Article issu de notre dossier Gratuité, publié dans Alter Échos, n°424-425, 13 juin 2016.

Le décret du 3 mai 2012 ne fit pas l’unanimité. C’est le moins que l’on puisse dire. Lorsque Fadila Lanaan, alors ministre de la Culture en Fédération Wallonie-Bruxelles, décida d’instaurer la gratuité dans les musées le premier dimanche de chaque mois, des réticences furent exprimées avec virulence dans les médias francophones. Le leader de la fronde: Xavier Canonne, directeur du célèbre Musée de la Photographie de Charleroi.

Dans une carte blanche, publiée sur le site de la RTBF, il dénonçait la «fausse bonne idée de la gratuité». Une mesure «populiste» qui fragiliserait les musées.

Malgré ce mouvement d’humeur, le décret a été voté et, depuis le premier janvier 2013, la gratuité le premier dimanche du mois est devenue, pour les musées, une condition d’obtention des subventions octroyées par la Fédération Wallonie-Bruxelles. Plus de 80 musées de Fédération-Wallonie Bruxelles sont concernés par cette décision.

Le directeur du Musée de Charleroi dénonçait notamment le manque à gagner induit par la mesure. En effet, à partir de 2006, la Communauté française avait créé un incitant à la gratuité: les musées étaient fortement encouragés à la mettre en place et les pertes financières étaient compensées par l’autorité publique. Pas de compensation dans le décret de 2012. Xavier Canonne estimait sa perte sèche à 14.000 euros par an.

En 2007, le secteur «muséal» recevait 4.727.000 euros de subventions.
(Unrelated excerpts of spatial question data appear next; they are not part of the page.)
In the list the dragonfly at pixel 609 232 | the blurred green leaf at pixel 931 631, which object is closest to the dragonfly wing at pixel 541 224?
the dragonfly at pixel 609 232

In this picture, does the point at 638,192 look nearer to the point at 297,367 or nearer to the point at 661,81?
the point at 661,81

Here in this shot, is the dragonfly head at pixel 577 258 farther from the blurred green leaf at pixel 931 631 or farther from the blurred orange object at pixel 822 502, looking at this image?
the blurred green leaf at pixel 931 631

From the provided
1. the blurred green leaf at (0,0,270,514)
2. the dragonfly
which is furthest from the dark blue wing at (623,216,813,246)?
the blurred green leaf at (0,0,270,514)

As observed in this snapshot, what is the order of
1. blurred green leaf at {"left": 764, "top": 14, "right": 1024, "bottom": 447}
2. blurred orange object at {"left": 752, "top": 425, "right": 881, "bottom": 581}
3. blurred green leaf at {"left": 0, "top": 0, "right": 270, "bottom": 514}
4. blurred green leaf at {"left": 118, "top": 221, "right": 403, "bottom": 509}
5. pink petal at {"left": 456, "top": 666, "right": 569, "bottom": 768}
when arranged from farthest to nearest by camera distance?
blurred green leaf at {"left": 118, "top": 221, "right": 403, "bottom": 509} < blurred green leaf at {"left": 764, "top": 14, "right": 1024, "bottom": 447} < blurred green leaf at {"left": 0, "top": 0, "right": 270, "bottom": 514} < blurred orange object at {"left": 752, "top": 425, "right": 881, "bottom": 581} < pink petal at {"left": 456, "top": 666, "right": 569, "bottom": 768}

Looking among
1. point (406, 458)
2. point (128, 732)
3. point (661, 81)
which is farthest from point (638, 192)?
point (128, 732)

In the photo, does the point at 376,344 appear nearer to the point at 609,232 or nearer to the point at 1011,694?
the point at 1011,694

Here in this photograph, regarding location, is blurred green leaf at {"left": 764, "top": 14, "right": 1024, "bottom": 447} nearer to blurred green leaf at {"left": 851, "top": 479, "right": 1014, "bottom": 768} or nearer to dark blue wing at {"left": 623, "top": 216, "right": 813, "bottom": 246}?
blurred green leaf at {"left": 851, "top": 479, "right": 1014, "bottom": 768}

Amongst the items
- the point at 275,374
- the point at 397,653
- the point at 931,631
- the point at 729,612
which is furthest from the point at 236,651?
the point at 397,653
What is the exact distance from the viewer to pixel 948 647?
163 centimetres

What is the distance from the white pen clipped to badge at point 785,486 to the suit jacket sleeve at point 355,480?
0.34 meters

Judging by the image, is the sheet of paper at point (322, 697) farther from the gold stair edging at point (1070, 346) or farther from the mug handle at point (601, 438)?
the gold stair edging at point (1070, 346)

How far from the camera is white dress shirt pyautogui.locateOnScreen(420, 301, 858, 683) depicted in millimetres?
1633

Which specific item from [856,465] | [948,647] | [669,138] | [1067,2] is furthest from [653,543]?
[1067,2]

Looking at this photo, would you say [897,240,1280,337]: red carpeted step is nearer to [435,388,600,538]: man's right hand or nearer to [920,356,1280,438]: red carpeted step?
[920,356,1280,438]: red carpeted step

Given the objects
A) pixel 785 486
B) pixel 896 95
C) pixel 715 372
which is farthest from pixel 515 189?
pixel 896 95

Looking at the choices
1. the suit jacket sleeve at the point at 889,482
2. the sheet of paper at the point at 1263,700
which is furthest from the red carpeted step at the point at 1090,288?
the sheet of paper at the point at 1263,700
En 2010, ce chiffre s’élevait à 10,25 millions d’euros.[/do]

Du côté des défenseurs de la gratuité, on rappelait que cette compensation était déjà intégrée dans les subsides qui avaient fortement augmenté les années précédentes. C’est ce qu’affirme encore aujourd’hui Jacques Remacle, fondateur de l’association Arts & Publics, dont l’objectif est de promouvoir la gratuité dans les musées: «Cette histoire de non-remboursement, c’est une tempête dans un verre d’eau. Comment comparer 60.000 euros de remboursements supprimés aux 5.000.000 d’euros supplémentaires octroyés au secteur entre 2006 et 2012?»

Sur ce point, il est difficile de donner tort à Jacques Remacle. Les chiffres fournis par l’administration sont clairs. En 2007, le secteur «muséal» recevait 4.727.000 euros de subventions. En 2010, ce chiffre s’élevait à 10,25 millions d’euros. Un budget à peu près stable depuis lors, et qui diminue légèrement en 2015. Mais attention, cette augmentation du budget «musée» s’est accompagnée d’obligations de professionnalisation qui ont coûté aux institutions. 

Des nuances de taille peuvent se glisser dans ce tableau global d’augmentation budgétaire. Françoise Gohy, directrice de «Musées et société en Wallonie», qui fédère 158 musées du sud du pays, rappelle qu’il existe «différentes catégories de subventionnement. Lorsqu’une institution muséale ne reçoit que 7.000 euros par an, elle évitera de demander une reconnaissance par la Fédération Wallonie-Bruxelles, car la gratuité lui coûtera trop. Les subventions sont différentes entre les musées alors que la gratuité est pour tous». Françoise Gohy rappelle par ailleurs que la situation varie entre un «musée public», dont la «mission de service public est claire», et certaines asbl qui souffrent d’une «perte financière directe due à la gratuité».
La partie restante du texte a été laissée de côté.